Another place where the Toccata and Fugue in D Minor turns up is in Walt Disney’s film Fantasia. Leopold Stokowski orchestrated the piece and the Disney cartoonist used the technique of aurora borealis to represent the different voices of the fugue. It’s sort of boring really, and to my mind, kind of emasculates this piece.

Of course, as an adolescent, I was drawn to the toccata, but eventually I came to love the fugue as well, which is actually quite beautiful and sweet compared to the strong emotions in the toccata. In my high school French class, I met a fellow student, named John Claeys, who was a gifted artist and could play the organ by ear.
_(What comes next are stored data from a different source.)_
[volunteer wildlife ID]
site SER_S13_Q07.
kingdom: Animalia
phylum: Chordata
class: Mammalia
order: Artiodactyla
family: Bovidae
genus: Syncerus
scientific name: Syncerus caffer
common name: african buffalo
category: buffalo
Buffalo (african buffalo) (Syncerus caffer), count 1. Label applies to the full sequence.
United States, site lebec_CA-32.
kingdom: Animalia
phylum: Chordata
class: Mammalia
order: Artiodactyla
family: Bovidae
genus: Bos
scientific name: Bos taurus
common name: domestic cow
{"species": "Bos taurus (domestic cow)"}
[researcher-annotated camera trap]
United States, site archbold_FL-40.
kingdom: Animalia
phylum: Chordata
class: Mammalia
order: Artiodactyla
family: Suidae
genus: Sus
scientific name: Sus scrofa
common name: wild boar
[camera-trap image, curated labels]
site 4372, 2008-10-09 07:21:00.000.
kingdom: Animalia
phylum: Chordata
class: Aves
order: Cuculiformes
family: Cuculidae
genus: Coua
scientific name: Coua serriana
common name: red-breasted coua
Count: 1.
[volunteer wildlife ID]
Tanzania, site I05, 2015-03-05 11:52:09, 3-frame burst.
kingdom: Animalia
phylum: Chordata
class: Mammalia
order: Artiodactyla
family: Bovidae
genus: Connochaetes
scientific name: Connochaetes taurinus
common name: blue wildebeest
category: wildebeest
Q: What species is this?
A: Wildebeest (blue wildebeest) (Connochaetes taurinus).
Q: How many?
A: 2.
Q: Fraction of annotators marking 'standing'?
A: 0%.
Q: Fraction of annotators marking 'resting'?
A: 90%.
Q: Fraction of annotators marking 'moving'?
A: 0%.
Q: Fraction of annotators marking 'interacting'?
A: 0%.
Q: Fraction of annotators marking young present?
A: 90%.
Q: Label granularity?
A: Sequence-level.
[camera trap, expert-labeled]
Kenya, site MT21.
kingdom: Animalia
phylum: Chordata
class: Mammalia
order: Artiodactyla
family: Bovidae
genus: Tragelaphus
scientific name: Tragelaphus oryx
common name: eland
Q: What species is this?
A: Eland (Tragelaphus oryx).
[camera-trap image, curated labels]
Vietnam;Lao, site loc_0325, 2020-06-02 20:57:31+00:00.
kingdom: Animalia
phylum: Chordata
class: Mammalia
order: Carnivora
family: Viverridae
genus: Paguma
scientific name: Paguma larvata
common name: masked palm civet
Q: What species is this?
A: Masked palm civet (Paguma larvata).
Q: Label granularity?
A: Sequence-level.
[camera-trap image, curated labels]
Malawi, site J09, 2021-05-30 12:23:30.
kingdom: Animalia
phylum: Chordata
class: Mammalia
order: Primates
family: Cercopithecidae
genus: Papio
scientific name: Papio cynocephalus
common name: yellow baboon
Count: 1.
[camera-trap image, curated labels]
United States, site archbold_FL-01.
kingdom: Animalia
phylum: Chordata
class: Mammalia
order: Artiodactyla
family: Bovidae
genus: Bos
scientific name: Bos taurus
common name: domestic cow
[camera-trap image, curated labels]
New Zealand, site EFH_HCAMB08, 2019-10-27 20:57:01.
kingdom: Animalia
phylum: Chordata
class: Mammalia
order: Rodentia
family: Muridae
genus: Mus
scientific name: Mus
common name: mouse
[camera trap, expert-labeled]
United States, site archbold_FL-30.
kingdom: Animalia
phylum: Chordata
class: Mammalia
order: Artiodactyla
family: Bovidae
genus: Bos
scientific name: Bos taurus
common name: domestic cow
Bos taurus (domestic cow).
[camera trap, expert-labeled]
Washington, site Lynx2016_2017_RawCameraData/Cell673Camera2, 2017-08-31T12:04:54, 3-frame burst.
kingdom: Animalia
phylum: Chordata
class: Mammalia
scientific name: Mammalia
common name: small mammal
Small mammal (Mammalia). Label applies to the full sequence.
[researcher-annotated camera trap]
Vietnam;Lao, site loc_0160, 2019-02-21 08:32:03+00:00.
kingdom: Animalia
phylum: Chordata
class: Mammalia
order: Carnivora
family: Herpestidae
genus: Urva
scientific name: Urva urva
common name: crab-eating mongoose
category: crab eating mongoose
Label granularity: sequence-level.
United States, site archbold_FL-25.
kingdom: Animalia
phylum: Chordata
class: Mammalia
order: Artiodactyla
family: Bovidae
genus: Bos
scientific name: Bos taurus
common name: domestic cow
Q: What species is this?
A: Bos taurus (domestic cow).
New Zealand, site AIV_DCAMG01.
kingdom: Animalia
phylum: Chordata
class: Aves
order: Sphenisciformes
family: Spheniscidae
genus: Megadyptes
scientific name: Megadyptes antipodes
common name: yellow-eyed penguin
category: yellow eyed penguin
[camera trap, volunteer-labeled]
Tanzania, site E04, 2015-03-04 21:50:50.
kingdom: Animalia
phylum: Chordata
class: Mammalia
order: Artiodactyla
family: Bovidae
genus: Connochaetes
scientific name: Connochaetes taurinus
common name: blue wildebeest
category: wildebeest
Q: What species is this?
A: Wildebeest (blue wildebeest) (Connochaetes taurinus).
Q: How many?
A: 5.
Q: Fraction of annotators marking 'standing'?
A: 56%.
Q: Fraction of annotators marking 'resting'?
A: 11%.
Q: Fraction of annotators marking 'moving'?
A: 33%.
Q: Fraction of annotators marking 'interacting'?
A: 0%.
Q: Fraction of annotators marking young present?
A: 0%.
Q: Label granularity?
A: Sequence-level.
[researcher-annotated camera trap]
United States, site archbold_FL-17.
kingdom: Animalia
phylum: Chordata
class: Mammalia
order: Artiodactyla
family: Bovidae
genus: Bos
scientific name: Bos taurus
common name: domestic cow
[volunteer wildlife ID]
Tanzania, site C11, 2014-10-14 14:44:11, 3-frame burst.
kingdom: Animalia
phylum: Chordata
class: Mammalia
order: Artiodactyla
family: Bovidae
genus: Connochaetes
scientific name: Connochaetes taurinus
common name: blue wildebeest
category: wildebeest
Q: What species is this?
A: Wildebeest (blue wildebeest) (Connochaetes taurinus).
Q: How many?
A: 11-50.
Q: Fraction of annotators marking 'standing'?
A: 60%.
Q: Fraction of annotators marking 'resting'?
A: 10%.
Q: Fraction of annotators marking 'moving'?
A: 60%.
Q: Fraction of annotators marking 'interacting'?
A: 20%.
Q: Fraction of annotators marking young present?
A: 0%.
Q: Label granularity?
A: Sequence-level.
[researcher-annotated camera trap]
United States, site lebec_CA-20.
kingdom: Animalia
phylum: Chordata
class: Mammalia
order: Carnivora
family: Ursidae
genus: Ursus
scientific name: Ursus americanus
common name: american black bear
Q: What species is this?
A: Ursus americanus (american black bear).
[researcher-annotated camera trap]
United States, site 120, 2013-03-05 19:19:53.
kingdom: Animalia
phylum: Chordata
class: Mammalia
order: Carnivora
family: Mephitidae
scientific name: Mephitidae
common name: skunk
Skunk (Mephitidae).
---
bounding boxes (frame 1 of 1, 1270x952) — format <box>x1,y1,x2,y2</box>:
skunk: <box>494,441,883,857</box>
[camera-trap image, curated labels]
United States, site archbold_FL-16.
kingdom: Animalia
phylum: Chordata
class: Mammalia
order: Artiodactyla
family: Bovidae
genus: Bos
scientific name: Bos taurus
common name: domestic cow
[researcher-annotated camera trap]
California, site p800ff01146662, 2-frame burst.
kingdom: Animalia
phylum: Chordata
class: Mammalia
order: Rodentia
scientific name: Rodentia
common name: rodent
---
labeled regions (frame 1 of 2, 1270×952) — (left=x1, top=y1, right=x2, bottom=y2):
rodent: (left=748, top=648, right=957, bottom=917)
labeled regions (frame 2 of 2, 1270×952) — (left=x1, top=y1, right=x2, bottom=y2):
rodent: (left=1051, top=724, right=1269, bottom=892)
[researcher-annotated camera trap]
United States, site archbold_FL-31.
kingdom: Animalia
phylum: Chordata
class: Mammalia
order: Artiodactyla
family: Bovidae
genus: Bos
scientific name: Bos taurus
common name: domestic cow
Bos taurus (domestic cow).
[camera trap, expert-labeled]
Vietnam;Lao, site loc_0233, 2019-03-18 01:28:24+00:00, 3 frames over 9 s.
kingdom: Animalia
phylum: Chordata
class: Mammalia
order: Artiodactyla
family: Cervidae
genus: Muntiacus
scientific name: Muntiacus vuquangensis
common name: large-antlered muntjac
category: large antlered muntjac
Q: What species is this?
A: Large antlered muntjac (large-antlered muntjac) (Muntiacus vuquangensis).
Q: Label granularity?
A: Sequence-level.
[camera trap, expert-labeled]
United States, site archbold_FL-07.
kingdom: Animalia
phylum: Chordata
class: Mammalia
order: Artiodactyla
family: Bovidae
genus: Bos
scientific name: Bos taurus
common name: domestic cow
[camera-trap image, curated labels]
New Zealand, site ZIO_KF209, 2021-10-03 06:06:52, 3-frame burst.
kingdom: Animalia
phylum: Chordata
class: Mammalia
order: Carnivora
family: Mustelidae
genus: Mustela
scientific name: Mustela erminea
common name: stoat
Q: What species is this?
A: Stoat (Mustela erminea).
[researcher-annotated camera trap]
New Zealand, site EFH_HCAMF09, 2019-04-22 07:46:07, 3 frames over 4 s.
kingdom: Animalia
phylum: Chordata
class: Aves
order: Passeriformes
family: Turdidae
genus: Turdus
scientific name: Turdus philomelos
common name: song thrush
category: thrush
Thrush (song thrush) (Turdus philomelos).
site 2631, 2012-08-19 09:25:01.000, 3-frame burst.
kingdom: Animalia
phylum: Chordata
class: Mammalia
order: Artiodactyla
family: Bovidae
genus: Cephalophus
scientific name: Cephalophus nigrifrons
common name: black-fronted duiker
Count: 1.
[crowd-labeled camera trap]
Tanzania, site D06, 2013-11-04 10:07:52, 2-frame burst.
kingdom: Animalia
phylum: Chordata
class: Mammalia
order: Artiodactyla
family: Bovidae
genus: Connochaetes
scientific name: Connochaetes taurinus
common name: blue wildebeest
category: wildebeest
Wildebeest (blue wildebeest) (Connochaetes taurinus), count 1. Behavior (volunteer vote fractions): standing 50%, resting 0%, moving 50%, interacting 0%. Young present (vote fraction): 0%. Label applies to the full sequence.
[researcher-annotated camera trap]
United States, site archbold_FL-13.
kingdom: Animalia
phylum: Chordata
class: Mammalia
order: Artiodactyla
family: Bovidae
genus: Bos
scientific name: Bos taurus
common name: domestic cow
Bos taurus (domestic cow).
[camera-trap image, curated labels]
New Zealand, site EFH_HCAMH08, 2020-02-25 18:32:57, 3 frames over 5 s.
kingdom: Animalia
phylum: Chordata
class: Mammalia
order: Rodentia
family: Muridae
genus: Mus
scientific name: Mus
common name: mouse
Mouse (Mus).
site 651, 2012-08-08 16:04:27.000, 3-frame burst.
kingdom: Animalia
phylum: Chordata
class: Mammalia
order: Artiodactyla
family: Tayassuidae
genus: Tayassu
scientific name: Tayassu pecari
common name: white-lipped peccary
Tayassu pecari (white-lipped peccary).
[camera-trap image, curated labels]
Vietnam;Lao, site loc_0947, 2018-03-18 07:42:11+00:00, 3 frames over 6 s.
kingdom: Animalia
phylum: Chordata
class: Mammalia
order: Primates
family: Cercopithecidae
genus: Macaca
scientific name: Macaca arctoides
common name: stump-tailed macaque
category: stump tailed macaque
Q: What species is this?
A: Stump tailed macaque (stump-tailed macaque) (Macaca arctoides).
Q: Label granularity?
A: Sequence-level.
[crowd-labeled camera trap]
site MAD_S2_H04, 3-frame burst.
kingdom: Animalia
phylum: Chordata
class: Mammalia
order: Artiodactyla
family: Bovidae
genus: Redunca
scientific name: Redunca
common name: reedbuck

One of his hobbies was collecting decorative molding from abandoned Victorian houses in our county. His basement bedroom looked like something out of a horror film itself, with its dark paneling. John had even found an old upright pump organs on one of his forays and installed this in his lair. He was able to figure out the fingering for part of the toccata and took great pleasure wheezing it out on that old organ.

John and I made a horror movie for our French class with his dad’s super eight camera. I played a crazed madman, who at one point runs out of control in my mothers black 1968 Volkwagen beetle and dirves it over a cliff. John sacrificed one of his plastic car models for the actual crash and burning of the bug. The only thing it had to do with French class were the hand-written dialog cards, which said things like sacre bleu! Of course, we used the Toccata and Fugue in D Minor for the soundtrack.

In 1972 or thereabouts, an organist named Virgil Fox, decided to adapt techniques from The Grateful Dead and give concerts with psychedelic light shows. He came to a small private college in my home town and I dragged John along to the concert with me. It was absolutely captivating.

Fox must have thought he was the reincarnation of Franz Lizst: he strode onstage wearing a black cape, which he whirled off as he sat down at his instrument. He played a huge five-manual (keyboard) organ and between pieces he would explain to the audience exactly how each piece was constructed and how complex it was. One piece, I think it was the Gigue Fugue, required him to play four melodies, one with each appendage simultaneously. The crowd—and I—went wild and after he finished he played a number of encores. After each set of applause would die down, I would stand up and scream “Play Toccata and Fugue in D Minor!”. After his fourth encore, and dripping with sweat, he yelled back “OK!” Needless to say, I was transported when he played it, and though somewhat embarrassed by my behavior after all these years, I still enjoy this piece.